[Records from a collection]
-*-

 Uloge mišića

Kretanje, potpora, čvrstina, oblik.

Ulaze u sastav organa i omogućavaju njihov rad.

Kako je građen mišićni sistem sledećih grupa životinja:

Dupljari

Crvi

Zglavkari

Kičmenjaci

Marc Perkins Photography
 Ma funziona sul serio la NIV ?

-*-

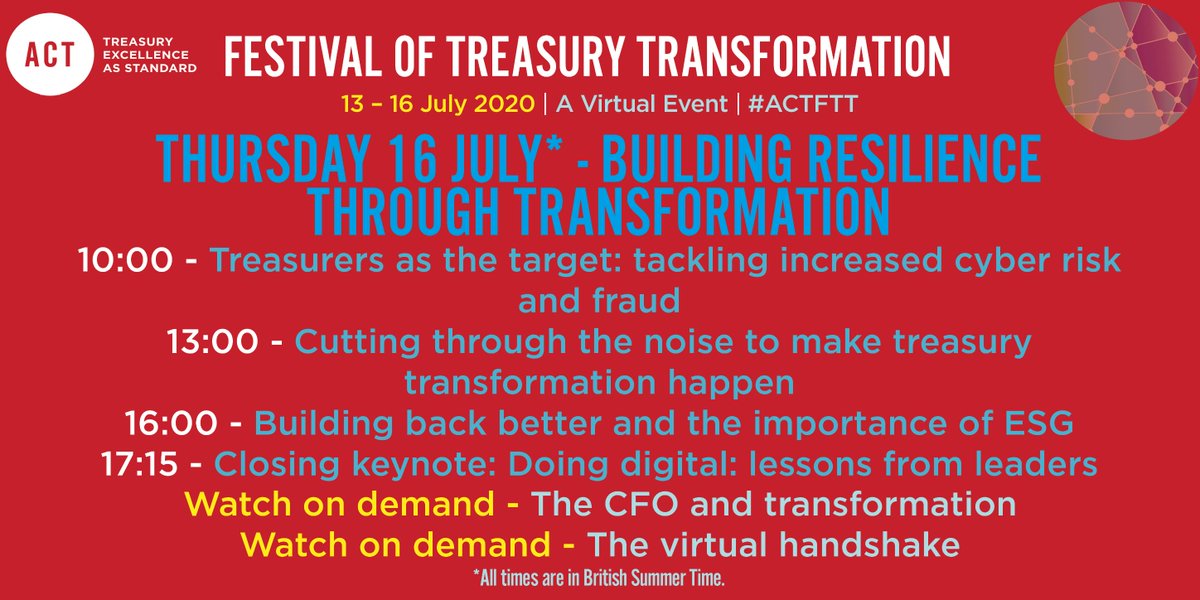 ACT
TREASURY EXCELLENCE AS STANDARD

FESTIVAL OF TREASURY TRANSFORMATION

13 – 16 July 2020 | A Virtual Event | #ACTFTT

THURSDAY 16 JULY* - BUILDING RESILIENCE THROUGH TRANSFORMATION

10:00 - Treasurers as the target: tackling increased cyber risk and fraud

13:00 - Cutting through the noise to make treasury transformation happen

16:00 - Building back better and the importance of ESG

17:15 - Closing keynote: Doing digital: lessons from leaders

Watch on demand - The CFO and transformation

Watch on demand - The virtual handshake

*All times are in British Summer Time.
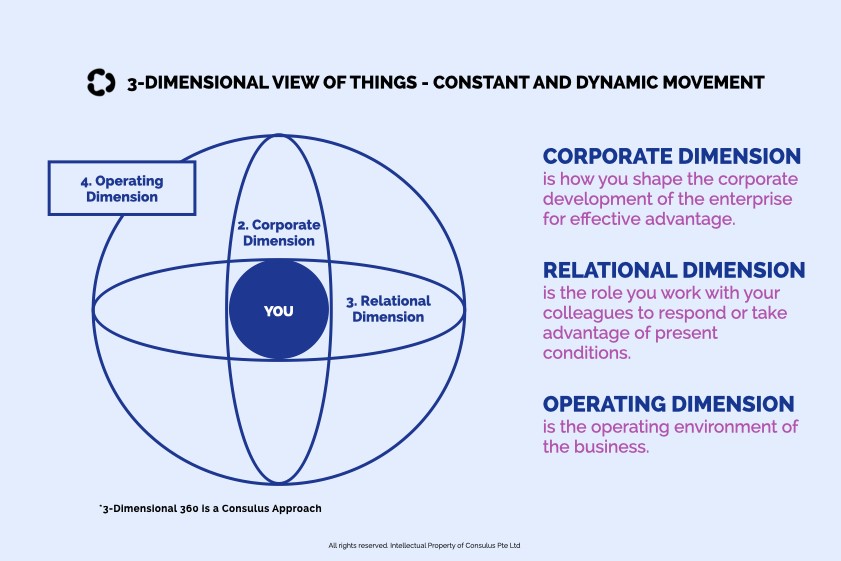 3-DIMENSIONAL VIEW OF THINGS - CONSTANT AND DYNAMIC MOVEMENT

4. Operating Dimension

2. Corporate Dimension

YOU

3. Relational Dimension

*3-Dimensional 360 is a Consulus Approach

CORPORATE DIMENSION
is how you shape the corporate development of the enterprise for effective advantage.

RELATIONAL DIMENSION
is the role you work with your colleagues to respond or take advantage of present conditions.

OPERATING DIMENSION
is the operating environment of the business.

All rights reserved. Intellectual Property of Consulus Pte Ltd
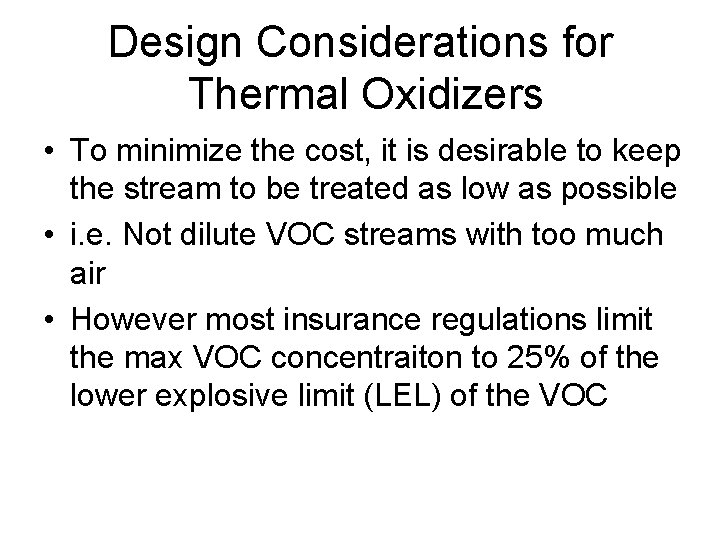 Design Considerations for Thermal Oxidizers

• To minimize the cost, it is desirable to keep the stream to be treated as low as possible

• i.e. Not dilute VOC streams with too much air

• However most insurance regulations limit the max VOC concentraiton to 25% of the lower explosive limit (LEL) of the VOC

-*-

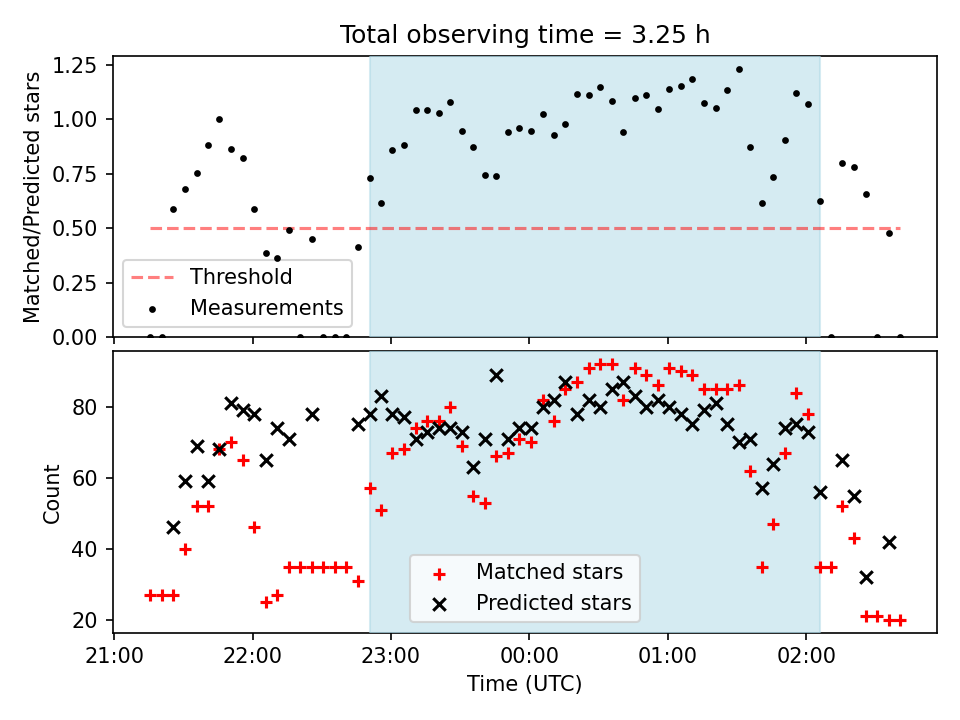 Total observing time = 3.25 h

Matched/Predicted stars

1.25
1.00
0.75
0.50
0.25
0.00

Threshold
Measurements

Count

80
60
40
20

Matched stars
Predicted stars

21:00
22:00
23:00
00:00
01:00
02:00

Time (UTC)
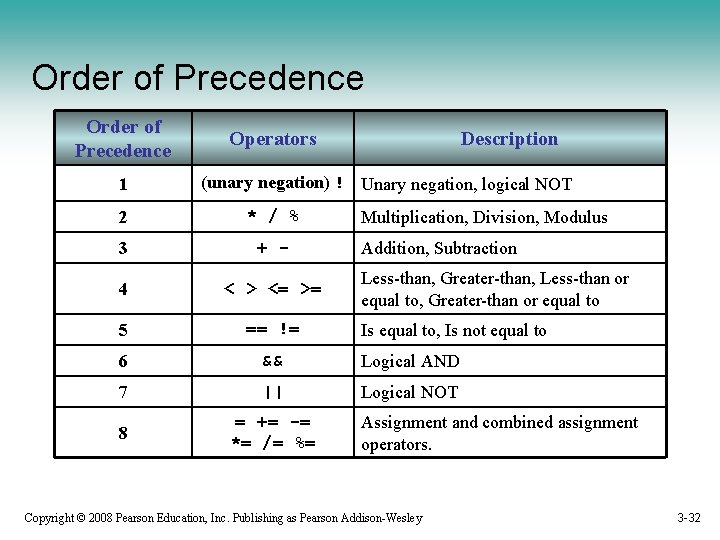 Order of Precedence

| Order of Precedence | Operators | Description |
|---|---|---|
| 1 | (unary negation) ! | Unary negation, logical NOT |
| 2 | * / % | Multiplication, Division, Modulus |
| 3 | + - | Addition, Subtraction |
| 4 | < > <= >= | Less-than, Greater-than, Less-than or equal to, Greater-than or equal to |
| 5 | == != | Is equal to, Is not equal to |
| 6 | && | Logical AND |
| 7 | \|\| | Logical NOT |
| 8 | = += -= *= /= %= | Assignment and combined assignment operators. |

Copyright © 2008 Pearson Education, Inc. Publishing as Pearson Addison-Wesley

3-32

-*-

■ **Assignment**: Where a line in the records above contains the string "equal", return that line.

■ **Response area**:
| 4 | < > <= >= | Less-than, Greater-than, Less-than or equal to, Greater-than or equal to |
| 5 | == != | Is equal to, Is not equal to |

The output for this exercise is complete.